HeapLocker Tool Protects Against Heap-Spray Attacks

As attackers have focused more and more of their energies on exploiting bugs in Web applications, and specifically memory-corruption vulnerabilities, researchers have followed along, trying to find new ways to protect users from these attacks. One of the newer entrants in this field is a tool called HeapLocker, designed to prevent heap-spray attacks.

HeapLockerAs attackers have focused more and more of their energies on exploiting bugs in Web applications, and specifically memory-corruption vulnerabilities, researchers have followed along, trying to find new ways to protect users from these attacks. One of the newer entrants in this field is a tool called HeapLocker, designed to prevent heap-spray attacks.

The HeapLocker tool is the invention of Didier Stevens, a Belgian security researcher who is well-known for his work from earlier this year finding a method to exploit PDFs without a vulnerability. The way that HeapLocker works is by being loaded as a DLL inside of a given application process and then taking away some of the techniques used during heap-spray attacks, which have become a common method for attackers to exploit memory-corruption bugs in various applications.

Heap spraying techniques often are used in conjunction with a buffer overflow vulnerability in a Web application or browser. “With heap spraying, attackers leverage their ability to allocate
arbitrary objects in the heap of a type-safe language, such as
JavaScript, literally filling the heap with objects that contain
dangerous exploit code.
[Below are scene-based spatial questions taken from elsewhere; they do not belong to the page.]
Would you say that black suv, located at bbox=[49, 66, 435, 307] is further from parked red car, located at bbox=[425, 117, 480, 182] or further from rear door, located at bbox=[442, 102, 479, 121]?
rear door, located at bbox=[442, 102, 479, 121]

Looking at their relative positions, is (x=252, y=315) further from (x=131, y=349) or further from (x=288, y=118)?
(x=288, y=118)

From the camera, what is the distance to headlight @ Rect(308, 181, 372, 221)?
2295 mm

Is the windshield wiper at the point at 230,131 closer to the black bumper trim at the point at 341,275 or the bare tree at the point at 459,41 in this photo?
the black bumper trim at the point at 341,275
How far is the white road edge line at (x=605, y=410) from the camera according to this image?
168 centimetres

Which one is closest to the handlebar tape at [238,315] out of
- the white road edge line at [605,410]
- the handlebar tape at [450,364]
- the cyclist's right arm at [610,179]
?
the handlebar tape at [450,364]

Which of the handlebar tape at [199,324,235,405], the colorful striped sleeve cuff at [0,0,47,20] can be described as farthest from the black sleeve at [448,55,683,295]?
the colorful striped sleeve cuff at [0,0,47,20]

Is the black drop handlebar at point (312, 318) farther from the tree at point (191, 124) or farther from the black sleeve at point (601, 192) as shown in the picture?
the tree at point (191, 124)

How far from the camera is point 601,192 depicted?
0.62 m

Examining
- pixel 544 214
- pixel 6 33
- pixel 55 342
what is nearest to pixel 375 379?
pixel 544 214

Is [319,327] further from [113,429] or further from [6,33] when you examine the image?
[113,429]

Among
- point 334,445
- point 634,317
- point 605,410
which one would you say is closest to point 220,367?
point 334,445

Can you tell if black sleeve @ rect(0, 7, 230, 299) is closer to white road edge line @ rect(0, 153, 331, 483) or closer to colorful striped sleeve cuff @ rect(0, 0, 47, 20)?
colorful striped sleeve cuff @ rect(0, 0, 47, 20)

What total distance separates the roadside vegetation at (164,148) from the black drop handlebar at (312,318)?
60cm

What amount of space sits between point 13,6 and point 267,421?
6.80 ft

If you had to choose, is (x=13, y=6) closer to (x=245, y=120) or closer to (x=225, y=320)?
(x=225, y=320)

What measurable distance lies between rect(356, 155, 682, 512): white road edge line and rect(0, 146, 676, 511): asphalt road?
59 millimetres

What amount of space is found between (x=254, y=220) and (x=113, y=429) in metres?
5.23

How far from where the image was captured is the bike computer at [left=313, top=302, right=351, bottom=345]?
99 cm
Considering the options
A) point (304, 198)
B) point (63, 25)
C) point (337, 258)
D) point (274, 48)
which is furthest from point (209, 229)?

In recent years, spraying has been used in many
real security exploits, especially in Web browsers,” Microsoft Research said in a paper on defenses against heap spraying last year.
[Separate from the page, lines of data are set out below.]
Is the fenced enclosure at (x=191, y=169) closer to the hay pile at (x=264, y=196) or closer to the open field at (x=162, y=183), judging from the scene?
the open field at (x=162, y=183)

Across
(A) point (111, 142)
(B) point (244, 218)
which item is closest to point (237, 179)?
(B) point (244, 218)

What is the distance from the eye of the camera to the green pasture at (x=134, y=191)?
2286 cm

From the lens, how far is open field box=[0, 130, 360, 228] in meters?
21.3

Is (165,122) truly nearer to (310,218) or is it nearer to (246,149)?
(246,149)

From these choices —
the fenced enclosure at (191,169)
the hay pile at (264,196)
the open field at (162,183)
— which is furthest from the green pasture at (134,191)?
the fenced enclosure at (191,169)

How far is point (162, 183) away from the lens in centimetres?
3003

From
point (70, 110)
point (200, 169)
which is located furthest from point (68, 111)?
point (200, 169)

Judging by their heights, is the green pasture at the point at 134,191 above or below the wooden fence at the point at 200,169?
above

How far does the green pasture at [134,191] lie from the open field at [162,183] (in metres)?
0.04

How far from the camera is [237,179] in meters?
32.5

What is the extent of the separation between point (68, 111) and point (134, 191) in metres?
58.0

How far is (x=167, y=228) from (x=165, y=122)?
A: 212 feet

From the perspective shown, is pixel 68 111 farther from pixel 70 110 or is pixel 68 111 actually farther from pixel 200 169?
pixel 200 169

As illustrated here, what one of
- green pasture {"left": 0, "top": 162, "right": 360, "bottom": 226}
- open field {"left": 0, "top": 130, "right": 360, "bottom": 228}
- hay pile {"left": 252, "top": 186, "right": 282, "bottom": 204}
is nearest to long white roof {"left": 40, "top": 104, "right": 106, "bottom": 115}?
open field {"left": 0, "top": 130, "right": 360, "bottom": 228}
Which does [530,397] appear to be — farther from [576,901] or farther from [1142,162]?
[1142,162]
One of the ways that Stevens’s HeapLocker tool defends against such attacks is by pre-allocating portions of the process heap to prevent exploit code from allocating it.
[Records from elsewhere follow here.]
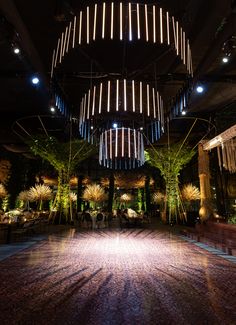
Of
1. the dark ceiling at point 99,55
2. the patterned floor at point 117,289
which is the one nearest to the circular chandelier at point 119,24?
the dark ceiling at point 99,55

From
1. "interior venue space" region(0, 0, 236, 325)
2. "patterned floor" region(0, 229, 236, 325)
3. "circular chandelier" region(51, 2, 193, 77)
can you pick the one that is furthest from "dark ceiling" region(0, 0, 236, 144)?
"patterned floor" region(0, 229, 236, 325)

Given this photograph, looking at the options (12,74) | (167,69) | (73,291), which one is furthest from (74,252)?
(167,69)

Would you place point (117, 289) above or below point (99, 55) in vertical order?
below

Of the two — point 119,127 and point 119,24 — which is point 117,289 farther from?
point 119,127

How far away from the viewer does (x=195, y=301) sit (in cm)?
254

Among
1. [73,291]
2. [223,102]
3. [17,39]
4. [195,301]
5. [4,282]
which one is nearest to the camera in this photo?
[195,301]

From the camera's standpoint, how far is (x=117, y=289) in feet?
9.48

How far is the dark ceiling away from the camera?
15.1 ft

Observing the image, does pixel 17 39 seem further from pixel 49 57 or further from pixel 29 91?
pixel 29 91

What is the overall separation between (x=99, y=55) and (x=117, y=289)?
5.57m

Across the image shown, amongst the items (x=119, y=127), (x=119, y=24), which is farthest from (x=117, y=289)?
(x=119, y=127)

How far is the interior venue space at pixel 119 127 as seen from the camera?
8.38 ft

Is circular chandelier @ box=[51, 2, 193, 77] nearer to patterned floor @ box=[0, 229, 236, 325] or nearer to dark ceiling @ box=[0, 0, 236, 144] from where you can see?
dark ceiling @ box=[0, 0, 236, 144]

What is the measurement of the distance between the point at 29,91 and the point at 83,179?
1285 cm
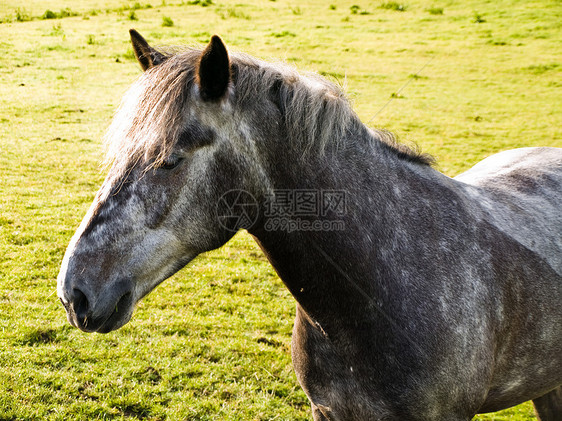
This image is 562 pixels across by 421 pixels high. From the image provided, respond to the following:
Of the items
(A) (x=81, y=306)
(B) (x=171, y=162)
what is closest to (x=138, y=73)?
(B) (x=171, y=162)

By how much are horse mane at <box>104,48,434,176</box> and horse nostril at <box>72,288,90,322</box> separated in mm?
587

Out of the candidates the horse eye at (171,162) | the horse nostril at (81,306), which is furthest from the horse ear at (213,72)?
the horse nostril at (81,306)

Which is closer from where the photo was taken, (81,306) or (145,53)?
(81,306)

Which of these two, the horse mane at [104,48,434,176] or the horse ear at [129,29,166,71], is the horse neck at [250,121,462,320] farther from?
the horse ear at [129,29,166,71]

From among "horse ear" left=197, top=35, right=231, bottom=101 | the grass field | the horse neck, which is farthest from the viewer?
the grass field

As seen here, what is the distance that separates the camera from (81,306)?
219cm

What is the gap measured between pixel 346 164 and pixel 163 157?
2.97 ft

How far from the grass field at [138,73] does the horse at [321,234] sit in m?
0.58

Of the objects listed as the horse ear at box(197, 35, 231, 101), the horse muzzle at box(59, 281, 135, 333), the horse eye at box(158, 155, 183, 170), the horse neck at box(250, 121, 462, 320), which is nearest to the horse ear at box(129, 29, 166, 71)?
the horse ear at box(197, 35, 231, 101)

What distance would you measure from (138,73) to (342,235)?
13280 mm

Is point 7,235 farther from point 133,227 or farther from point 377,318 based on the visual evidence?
point 377,318

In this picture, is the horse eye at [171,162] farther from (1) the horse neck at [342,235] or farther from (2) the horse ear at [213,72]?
(1) the horse neck at [342,235]

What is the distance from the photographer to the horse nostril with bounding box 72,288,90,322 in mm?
2158

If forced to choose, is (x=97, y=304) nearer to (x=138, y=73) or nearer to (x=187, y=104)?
(x=187, y=104)
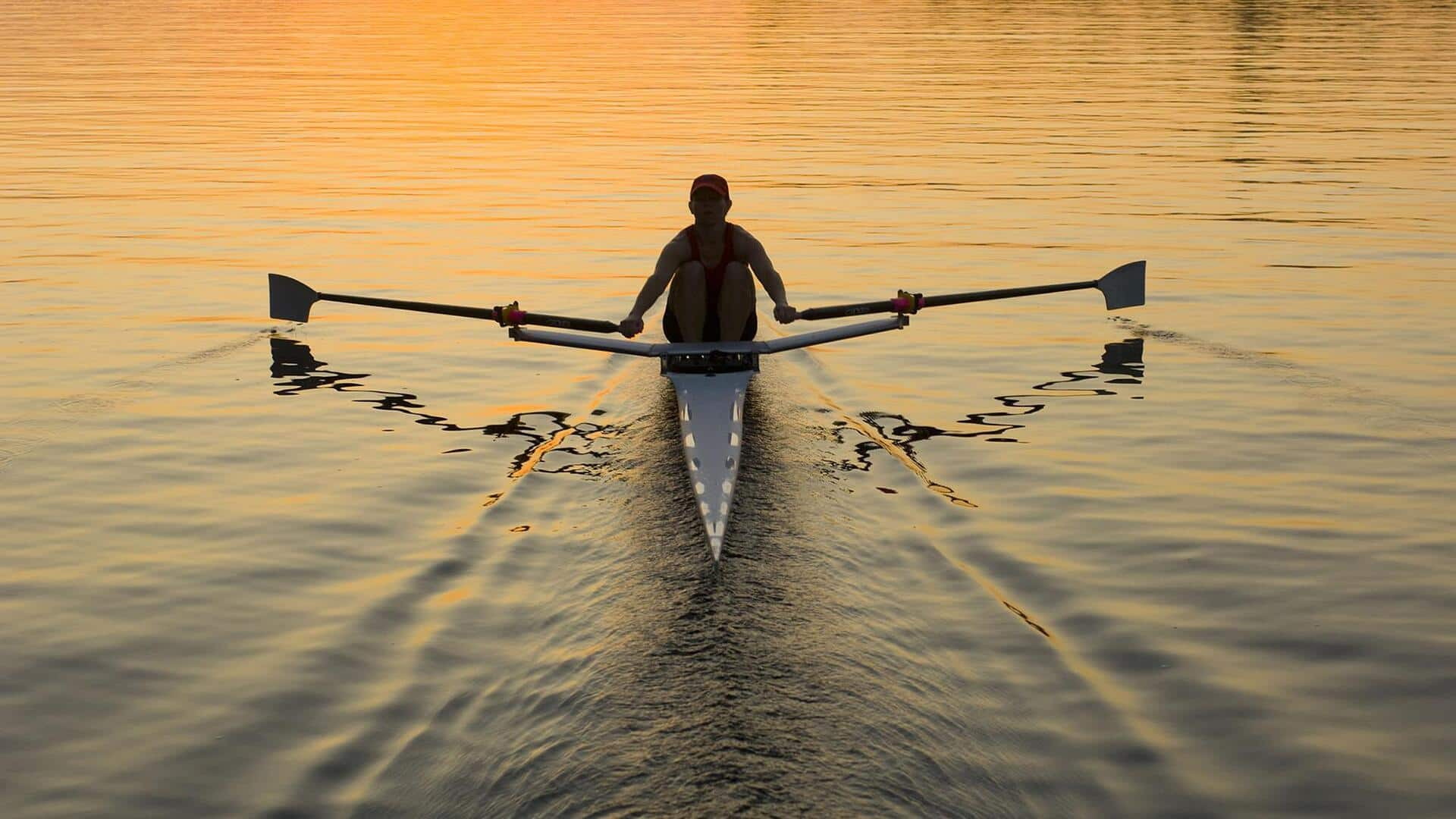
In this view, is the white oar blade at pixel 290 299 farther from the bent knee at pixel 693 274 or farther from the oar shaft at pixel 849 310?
the oar shaft at pixel 849 310

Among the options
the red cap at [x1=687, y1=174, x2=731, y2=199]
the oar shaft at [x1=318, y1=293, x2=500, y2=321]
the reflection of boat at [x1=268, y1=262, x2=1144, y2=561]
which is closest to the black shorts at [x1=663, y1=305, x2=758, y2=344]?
the reflection of boat at [x1=268, y1=262, x2=1144, y2=561]

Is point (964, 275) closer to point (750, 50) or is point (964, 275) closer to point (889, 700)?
point (889, 700)

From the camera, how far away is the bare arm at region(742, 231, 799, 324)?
14336mm

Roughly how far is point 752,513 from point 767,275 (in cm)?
431

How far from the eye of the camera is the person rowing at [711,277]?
46.4ft

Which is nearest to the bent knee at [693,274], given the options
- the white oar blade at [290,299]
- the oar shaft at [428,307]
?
the oar shaft at [428,307]

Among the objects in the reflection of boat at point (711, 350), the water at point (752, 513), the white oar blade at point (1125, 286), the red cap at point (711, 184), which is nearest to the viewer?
the water at point (752, 513)

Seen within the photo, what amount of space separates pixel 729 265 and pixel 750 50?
7046cm

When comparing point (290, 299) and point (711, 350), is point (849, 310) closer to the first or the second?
point (711, 350)

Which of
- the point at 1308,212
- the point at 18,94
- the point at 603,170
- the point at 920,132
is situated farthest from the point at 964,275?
the point at 18,94

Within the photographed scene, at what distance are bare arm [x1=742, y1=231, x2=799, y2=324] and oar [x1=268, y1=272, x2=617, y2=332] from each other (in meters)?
1.65

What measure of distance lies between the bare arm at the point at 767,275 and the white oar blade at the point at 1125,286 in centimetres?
552

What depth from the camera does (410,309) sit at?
16297 mm

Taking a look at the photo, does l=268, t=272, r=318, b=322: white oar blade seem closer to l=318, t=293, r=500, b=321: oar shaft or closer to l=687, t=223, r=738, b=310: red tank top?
l=318, t=293, r=500, b=321: oar shaft
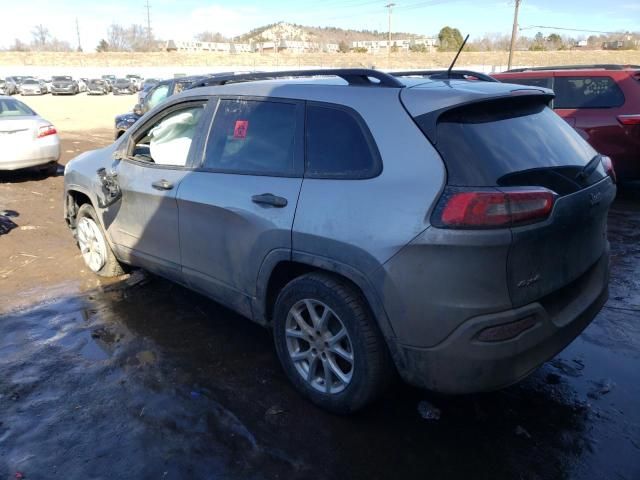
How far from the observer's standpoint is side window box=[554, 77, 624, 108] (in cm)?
762

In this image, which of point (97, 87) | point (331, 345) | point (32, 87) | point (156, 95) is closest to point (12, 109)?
point (156, 95)

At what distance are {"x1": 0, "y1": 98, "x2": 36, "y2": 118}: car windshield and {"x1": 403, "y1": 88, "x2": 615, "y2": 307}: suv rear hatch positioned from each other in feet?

“Pre-allocating exploitable addresses prevent heap-sprays from planting shellcode at exploitable addresses by removing these addresses from the heap. The heap manager can’t request the virtual pages containing the exploitable addresses for allocation, because they are already allocated. The result is that the heap manager ignores these pages, and thus that a heap-spray will not plant shellcode inside these pages,” Stevens wrote in the documentation for HeapLocker. “It is clear that pre-allocating only works when pages are pre-allocated before the heap-spray is executed. This is why pre-allocating is done when the HeapLocker DLL is loaded inside the process (i.e. at process startup).”

HeapLocker also uses several other techniques for detecting and preventing heap-spraying attacks, including a method that detects the use of a NOP-slide to get to an attacker’s shellcode. 

“Depending on the size of the buffer the
exploit is overwriting, there might be enough space for thousands of NOP
instructions before the shellcode. When a return address is overwritten (or the
execution of the vulnerable program is hijacked by other means), the jump
location does not need to point to the first instruction of the shellcode. It
can point to any of the NOP instructions in the buffer,” The Honeynet Project wrote in an explanation of an attack on one of its honeypots several years ago. “The execution will ‘slide’ down the NOPs and reach the shellcode. The advantage of this technique
is that the attacker can guess the jump location with a low degree of accuracy
and still successfully exploit the program.”

Attackers will use NOP-slides in some situations as a part of a
heap-spray attack, and HeapLocker looks for unusually long NOP-slides as
a way to detect exploitation attempts. Stevens said in a blog post that HeapLocker has some specific applicability in detecting exploit attempts via PDFs.

“When a malicious document performs a heap spray, allocation of private
virtual memory will skyrocket. HeapLocker allows you to set a maximum to
the amount of private virtual memory a process is using. If the maximum is exceeded, HeapLocker will suspend the process and inform the user,” Stevens wrote. “When HeapLocker is loaded inside Acrobat Reader (AcroRd32.exe
process), it will find the PrivateUsageMax setting and start a new
thread inside the Adobe Reader process. During most of its life, this
thread will do nothing (sleep). Every second, it will wake-up and check
the amount of private memory allocated by the process (PrivateUsage). If
this amount is equal to or larger than the maximum value specified in
PrivateUsageMax, the thread will suspend all other threads in the
process and display a message box to the user.”

The user then has the option of either terminating the offending process or allowing it to continue.

Stevens stressed in his release notes for HeapLocker that the tool is a beta release and is still experimental. However, he said he has tested it against a number of applications, including Reader, Firefox and Internet Explorer, without any crashes.